Okuma Metni »
————————

AKP-MHP millî mutabakat ittifakı eş genel başkanlarımızın ve milletvekillerimizin tutuklanarak rehin alındıkları dönemde demokratik siyasetin devre dışı bırakılarak toplumun mutlak iktidar hedefiyle tek adam yönetimine yöneltilmesi amacıyla bir mini Anayasa paketini gündeme getirmektedir. Tutuklama ve rehin almanın en önemli nedeni de aslında bu pakettir. Bu ittifak, yasama, yürütme ve yargı erkleri arasındaki kuvvetler ayrılığını "kuvvetlerin birliği ve uyumu" adıyla tek kişi yönetimi altında toplamaya çalışmaktadır. Böylelikle, Türkiye'de uzun yıllardır sürdürülen demokratikleşme mücadelesinin tüm kazanımları tasfiye edilmek istenmektedir.
Sayın Başkan, değerli milletvekili arkadaşlarım; başta Kürt ve Alevi sorunları olmak üzere toplumun tüm sorunlarını daha da derinleştiren politikaların izlenmesi, içeride ve dışarıda savaş ve çatışmacı politikaların uygulanması, demokratik muhalefete yönelik siyasi operasyonların gerçekleştirilmesi, demokratik siyasetin ve demokratik muhalefetin her türlü kurumsal, hukuksal hak kazanımlarının tasfiyesinin hedeflenmesi bu mini Anayasa paketiyle paralel yürütülmektedir.
Değerli milletvekili arkadaşlarım, toplumsal barışın sağlanması için farklılıkları zenginlik olarak gören, demokratik kazanımları geliştiren, toplumsal mutabakatı tesis eden, özgürlükleri en geniş şekliyle yaşanılır kılan bir zihniyet dönüşümüne ihtiyaç duyulmaktadır açıkça. Ancak ve ancak, toplumun taleplerinde, en geniş şekliyle uzlaşma sağlanarak anayasada yer aldığında Türkiye geleceğe daha emin adımlarla ilerleyecektir. Yeni bir anayasa yapılabilmesinin en temel ön koşulu ise her yurttaşın ve her toplumsal kesimin kendisini özgürce ifade edebileceği, yeni anayasaya ilişkin taleplerini özgürce ifade edebileceği demokratik bir ortamın tesis edilmesinden geçmektedir. Bu ortam tesis edilmeden yürütülecek anayasa tartışmaları ise her şeyden önce, toplumsal meşruiyetten yoksun kalması sonucunu ortaya koymaktadır. Türkiye'de şu içerisinde bulunduğumuz zaman diliminde zaten bir darbe ürünü olan mevcut Anayasa'yı kökten lağvedip evrensel ve demokratik ve hukuk ilkelerini özümsemiş, eşit ve özgür yurttaşlığı hedefleyen, toplumun bütün kesimleriyle demokratik bir zeminde müzakere edilerek olgunlaştırılmış yeni bir Anayasa yapmak yerine mevcut Anayasa'nın bile çok gerisine düşen ve ülkenin temel hiçbir toplumsal meselesini çözmeye odaklanmamış bir metin üzerinde tartışma yürütmek aslında trajikomiktir.

————————

Kaynak Veri »

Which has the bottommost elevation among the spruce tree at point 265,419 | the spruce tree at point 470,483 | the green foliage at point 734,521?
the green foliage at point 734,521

————————

Yönerge » Okuma metninde "AKP-MHP millî mutabakat" ifadesiyle başlayıp "tasfiye edilmek istenmektedir." ifadesiyle biten bölümü, bu son ifade de dahil olmak üzere aynen tekrarla.

Tam Çıktı »
AKP-MHP millî mutabakat ittifakı eş genel başkanlarımızın ve milletvekillerimizin tutuklanarak rehin alındıkları dönemde demokratik siyasetin devre dışı bırakılarak toplumun mutlak iktidar hedefiyle tek adam yönetimine yöneltilmesi amacıyla bir mini Anayasa paketini gündeme getirmektedir. Tutuklama ve rehin almanın en önemli nedeni de aslında bu pakettir. Bu ittifak, yasama, yürütme ve yargı erkleri arasındaki kuvvetler ayrılığını "kuvvetlerin birliği ve uyumu" adıyla tek kişi yönetimi altında toplamaya çalışmaktadır. Böylelikle, Türkiye'de uzun yıllardır sürdürülen demokratikleşme mücadelesinin tüm kazanımları tasfiye edilmek istenmektedir.